Wednesday, February 18, 2009

Oops The Herald Bulletin Reports on Mass Transit

The Herald Bulletin - Study: $16B needed over 30 years for Indiana transit:
"INDIANAPOLIS — Mass transit options such as commuter rail and buses are becoming more popular, a new state study found, but Indiana would need to spend $16 billion over 30 years to get closer to ridership goals."

***

Committee chairwoman Rep. Terri Austin, D-Anderson, said the $16 billion price tag from 2010 to 2040 includes dozens of improvements around the state: new commuter rail lines to downtown Indianapolis, for example, plus increases in bus ridership and rural transportation services. She said the state should chip away at the best projects.

“You figure out where your greatest need and your greatest leverage will be, and that’s where you sink your investment,” she said.

Indiana could be getting $5 billion from a federal stimulus package making its way through Congress, with about $100 million of that set aside for mass transit, according to the office of Gov. Mitch Daniels. The U.S. Senate is working on its own version of an economic recovery plan, so the numbers aren’t final.

The South Shore commuter line that runs between South Bend and downtown Chicago is the state’s only major mass transit system between cities.
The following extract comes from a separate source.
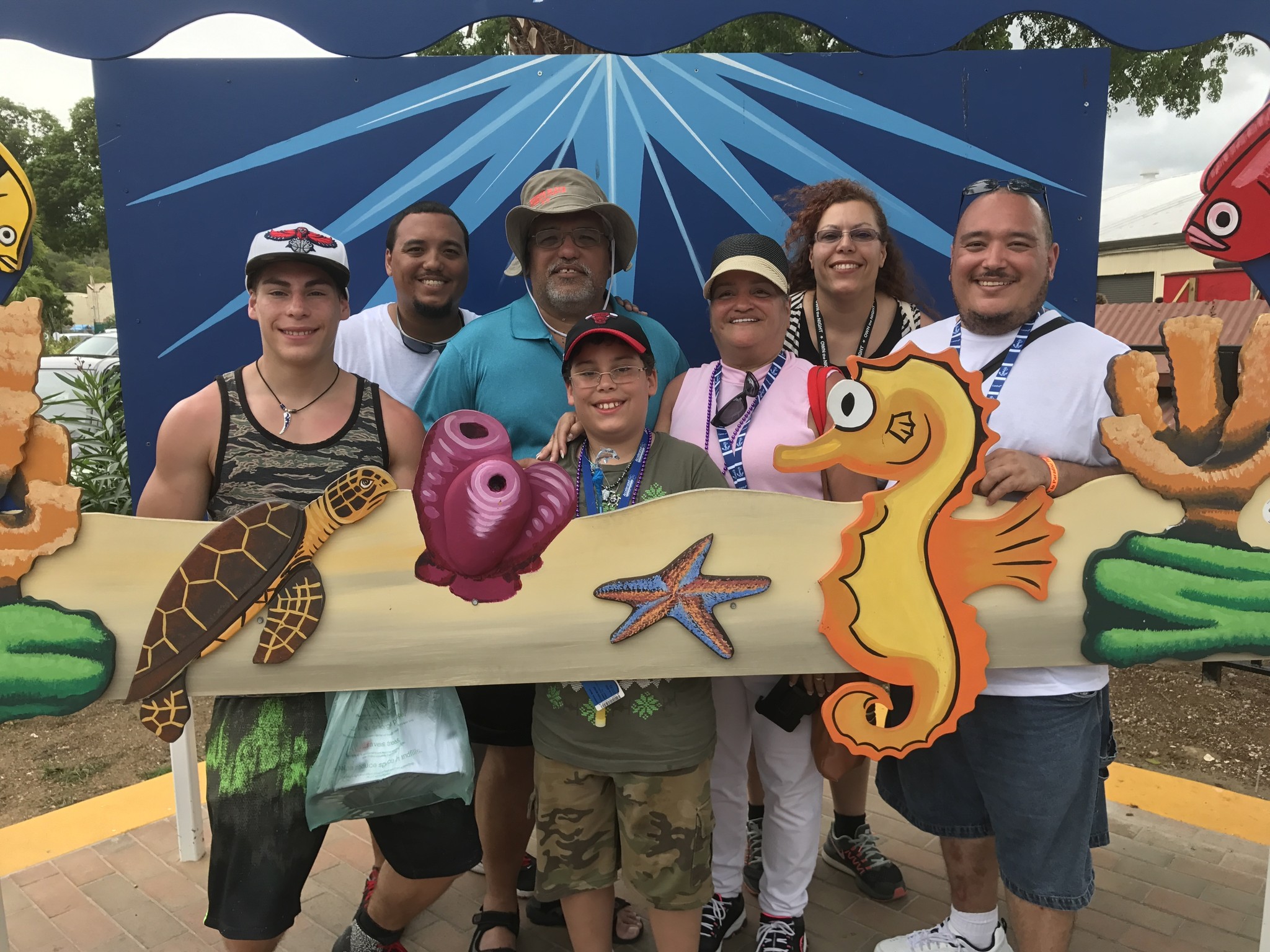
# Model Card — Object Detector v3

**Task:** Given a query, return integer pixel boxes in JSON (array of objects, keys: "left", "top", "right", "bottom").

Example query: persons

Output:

While $100 million may not be enough to build an entirely new commuter rail system, Austin said the money can help spur mass transit through transportation studies or other projects that lay the groundwork for future developments.

“Don’t just think cars, buses, trucks and trains,” Austin said. “There’s a whole lot of preliminary work to go on, and I do think it’s viable for that.”

***

The study discussed Monday did not make specific recommendations on what projects the state should tackle first, said Brian Piascik, a representative of URS, the company that conducted the study. The report found that ridership increased in the state’s 61 public transit systems from about 30.2 million in 2000 to about 36.1 million in 2007.

The study also included a public opinion poll that found most Hoosiers think the government should spent more money on mass transit, but do not support taxes to do so. The survey also found that most adults in Indiana have no experience using public transportation.